I'm glad that we still had a credit card, and I hadn't closed it out as per Dave Ramsey. It was nice to be able to charge the train fare, reserve the rooms, buy DH some clothes and pay for the local obituary FAST. I had enough to do without running around, getting extra money into the account that has the debit card and waiting for the deposit to clear. OTOH, I'm glad we had some money in the Emergency Fund so we can pay the bill off right away.

It's a good idea to always have suitable clothes on hand for a funeral (or wedding), and sufficient traveling gear. We hadn't traveled in years, and had gotten rid of some crummy old luggage without replacing it. I had to run out and buy a cheap set of suitcases at the last minute. (Nope, I didn't have the time to check where they were made!) Luckily, I'd bought DH some dress shoes on sale awhile back, even though he rarely needs them. He also still had a suit that fit. But he needed a new shirt, and a coat to wear over the suit. His old bomber jacket would have just looked embarrassing. It would have been a lot less stressful if we'd had all of this stuff on hand to begin with.

My oldest BIL is executor, and when we last saw him he was having trouble even finding my MIL's social security number. He hadn't really been involved with her paperwork over the years, and lives at a distance, so he's going to have quite a job finding and making sense of things. I'm more determined than ever to arrange things so DH can manage if something happens to me. He doesn't do computers at all, so this will mean converting back to paper in a lot of ways.
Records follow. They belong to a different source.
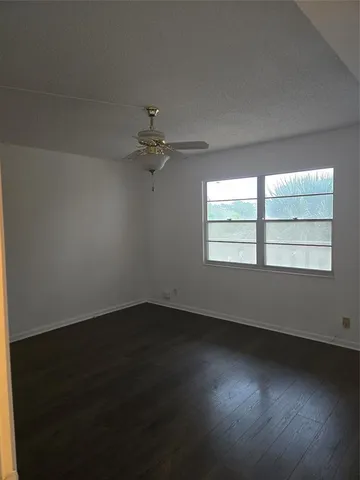 an empty room with wooden floor cabinet and windows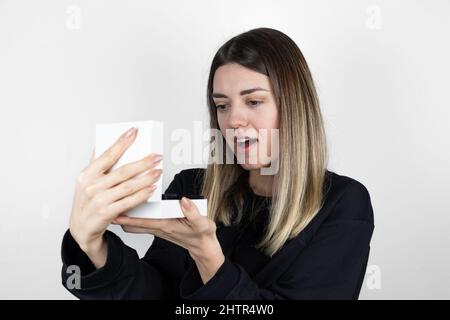 Mädchen hält eine kleine weiße Schachtel in der Hand. Als sie das Geschenk sieht, ist sie glücklich und überrascht. „Was haben wir hier?“ Konzeptfoto in Weiß. Stockfoto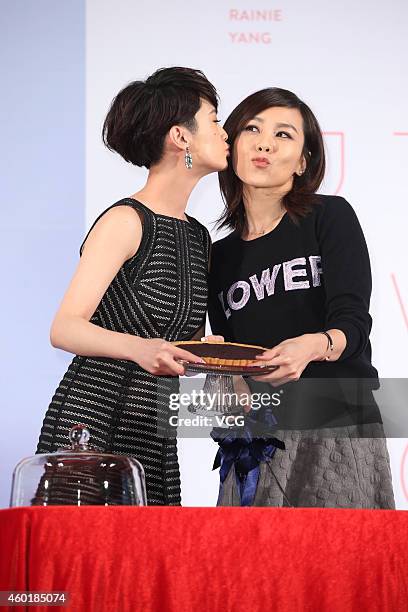 Singer Rainie Yang and singer Tanya Chua attend press conference for Rainie Yang's new album "A Tale Of Two Rainie" on December 9, 2014 in Taipei,...
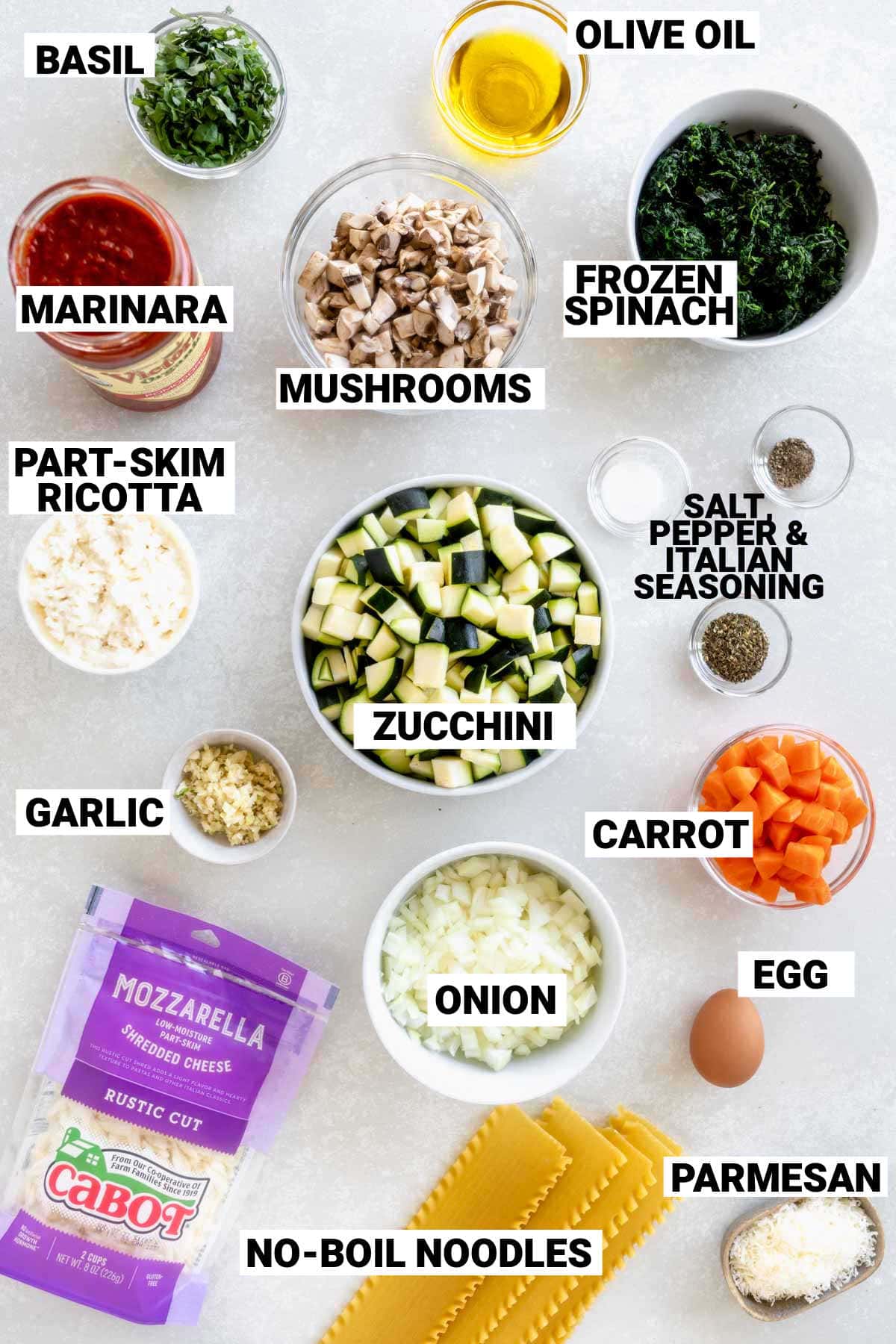 Easy baked vegetable lasagna ingredients on white counter with text overlay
Finally, and most importantly, my MIL's eulogy reminded me to spend less time on finances and more time on enjoying life. The contrast with my own mother is marked. MIL didn't end up with a fortune, but she had a lot of travel and other fun under her belt. She enjoyed trying new things when she had the chance. My own mother has been very careful about money and everything else over the years. Rather than trying new things, she's apt to wonder "why would anyone want to do that?" She's a worrier from way back. So I've been thinking about how I'd rather hear my life summed up, at the end.